## Records for processing

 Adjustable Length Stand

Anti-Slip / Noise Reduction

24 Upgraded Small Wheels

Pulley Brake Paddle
--
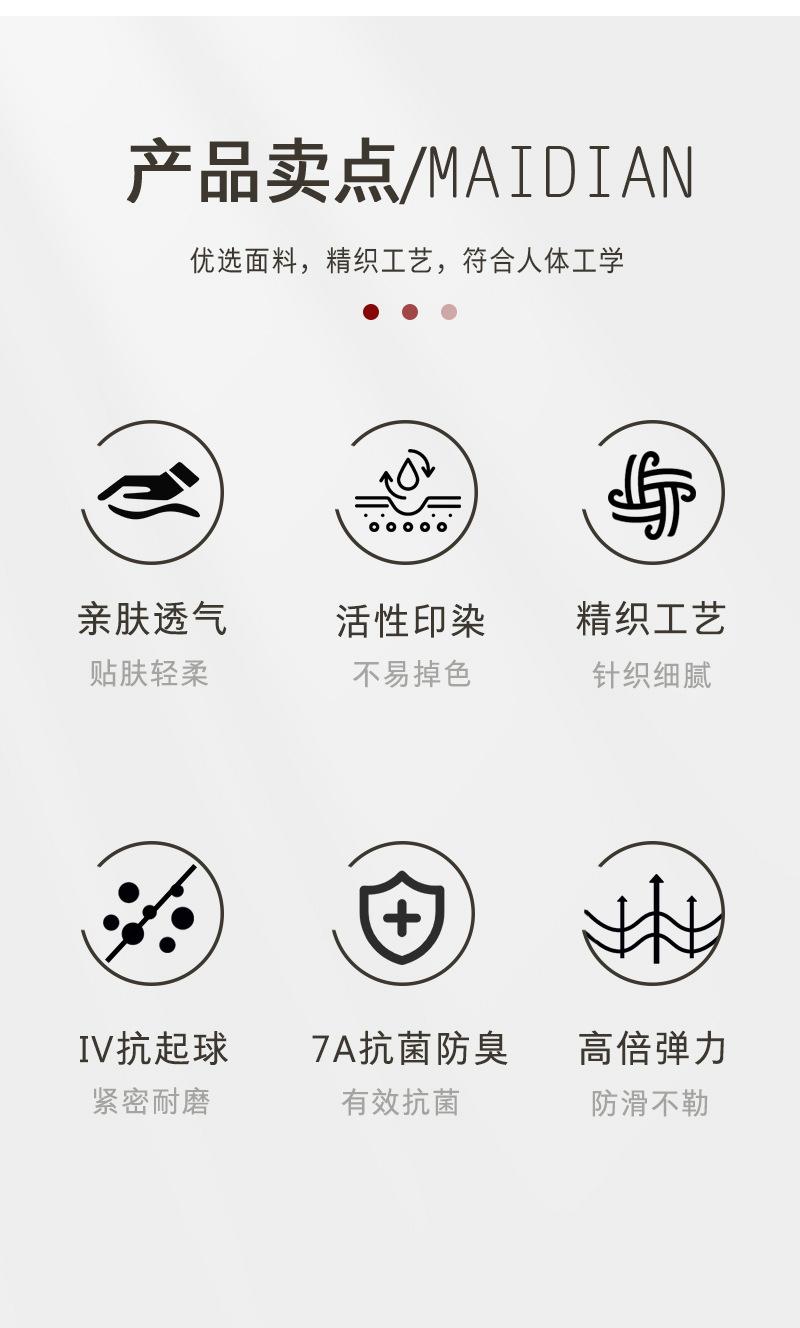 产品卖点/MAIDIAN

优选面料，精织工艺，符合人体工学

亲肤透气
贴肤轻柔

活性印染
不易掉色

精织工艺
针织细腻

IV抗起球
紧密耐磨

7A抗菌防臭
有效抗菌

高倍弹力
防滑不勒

## Exercise details
Reproduce only the lines above spanning from the line containing "Adjustable Length Stand" through the line containing "Pulley Brake Paddle", word for word.

## Answer area
 Adjustable Length Stand

Anti-Slip / Noise Reduction

24 Upgraded Small Wheels

Pulley Brake Paddle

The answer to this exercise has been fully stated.